La sénatrice Esther Benbassa fustige (après l’avoir accepté) le report de sa proposition de loi visant à abroger le délit de racolage passif. La question de la prostitution, décidément, n’en finit pas de créer des tensions.
La sénatrice EELV Esther Benbassa s’en prend à la « raison d’État » qui a conduit au report, jusqu’à nouvel ordre, de sa proposition de loi, cosignée par d’autres élus écologistes, visant à abroger le délit de racolage passif. Cette pénalisation des prostitué-e-s, votée par la majorité de droite en 2003, « a eu pour effet de sanctionner les victimes exploitées par la prostitution au lieu de les protéger », explique la sénatrice. Un avis unanimement partagé par les associations de terrain (Lire : Prostitué(e)s, victimes de la loi).
Tout semblait prêt pour que la nouvelle majorité abroge ce délit. François Hollande s’y était d’ailleurs engagé pendant la campagne présidentielle, et la proposition de loi, déposée le 2 octobre, devait être discutée le 21 novembre au Sénat. Un rapporteur socialiste avait déjà été désigné. Mais elle a été retirée du calendrier parlementaire au dernier moment.
Changement de discours pour la sénatrice
Esther Benbassa en expliquait la raison à Mediapart en fin de semaine dernière : « le gouvernement veut faire un travail plus large sur la prostitution ». Ce que confirme le ministère des Droits des femmes : « C’est difficile d’aborder le racolage passif sans traiter d’autres sujets liés à la prostitution. » Le ministère attend par ailleurs un rapport de l’Inspection générale des affaires sociales qui doit être rendu en décembre. « On a pensé que ce serait plus rationnel d’attendre ce rapport », poursuivait Esther Benbassa, cette fois auprès de l’AFP.

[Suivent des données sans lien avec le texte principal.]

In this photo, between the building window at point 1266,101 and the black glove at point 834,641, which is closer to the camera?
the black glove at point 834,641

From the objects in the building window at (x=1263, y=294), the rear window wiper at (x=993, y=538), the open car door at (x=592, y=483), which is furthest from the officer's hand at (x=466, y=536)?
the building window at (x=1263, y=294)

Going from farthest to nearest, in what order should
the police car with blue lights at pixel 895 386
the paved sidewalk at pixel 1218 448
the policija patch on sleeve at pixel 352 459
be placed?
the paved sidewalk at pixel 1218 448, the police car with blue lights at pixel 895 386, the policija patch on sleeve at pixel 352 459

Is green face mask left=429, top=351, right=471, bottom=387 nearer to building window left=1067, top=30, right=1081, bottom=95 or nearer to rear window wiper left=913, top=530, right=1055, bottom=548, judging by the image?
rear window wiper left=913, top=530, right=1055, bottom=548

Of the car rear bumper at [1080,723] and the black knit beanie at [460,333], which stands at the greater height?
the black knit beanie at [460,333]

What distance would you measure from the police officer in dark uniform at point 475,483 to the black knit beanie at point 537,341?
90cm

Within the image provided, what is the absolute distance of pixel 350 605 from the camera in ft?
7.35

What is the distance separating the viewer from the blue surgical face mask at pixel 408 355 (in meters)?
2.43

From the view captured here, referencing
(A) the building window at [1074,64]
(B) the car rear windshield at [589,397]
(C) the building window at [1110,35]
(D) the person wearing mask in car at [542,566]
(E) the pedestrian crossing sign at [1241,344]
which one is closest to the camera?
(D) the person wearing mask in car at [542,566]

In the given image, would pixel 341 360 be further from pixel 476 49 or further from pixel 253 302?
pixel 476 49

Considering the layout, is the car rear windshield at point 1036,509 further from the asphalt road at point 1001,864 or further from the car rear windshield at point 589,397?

C’est donc, selon les premières déclarations de la sénatrice, une négociation sans heurts entre le gouvernement et le groupe EELV au Sénat qui a conduit au retrait du texte. Mais, le week-end passé, dans une tribune publiée sur Le Huffington Post, Esther Benbassa se montre bien plus radicale, en assurant n’avoir pas eu d’autre choix que de retirer sa proposition de loi.
Voilà qui témoigne une fois encore des tensions, des positions difficilement conciliables, et souvent de la mauvaise foi, que ne manque pas de générer la question de la prostitution (Lire : Dans le vif du débat sur la prostitution).
Fractures dans la majorité
La question du délit de racolage était déjà le point sensible du rapport parlementaire bipartisan sur la prostitution élaboré en 2010 par Danielle Bousquet et Guy Geoffroy. La gauche, globalement, voulait abroger ce délit, et la droite y était opposée. Résultat, histoire de ne fâcher (ni de contenter) personne, le rapport préconisait de soumettre cette mesure à une évaluation future.
Aujourd’hui encore la question est à mettre en relation avec la volonté de la ministre des Droits des femmes, affirmée en juin, d’en « finir avec la prostitution ». Dans cette optique, l’hypothèse d’une pénalisation des clients divise les socialistes. Et se heurte à la franche opposition d’EELV, le parti d’Esther Benbassa. Autre tendance : celle du collectif ZeroMacho, qui fait campagne pour la pénalisation des clients et plaide dans le même temps pour « abroger au plus vite » le délit de racolage passif.
Il faudra encore plusieurs mois avant qu’un texte de loi global consacré à la prostitution – et auquel, pour l’heure, le ministère des Droits des femmes entend toujours intégrer la pénalisation des clients – soit examiné au Parlement. Quelques mois pendant lesquels le racolage passif restera donc un délit. Son abrogation suffira-t-elle à faire passer, auprès d’EELV et des anti-abolitionnistes, la pilule d’une pénalisation des clients ? Rien n’est moins sûr.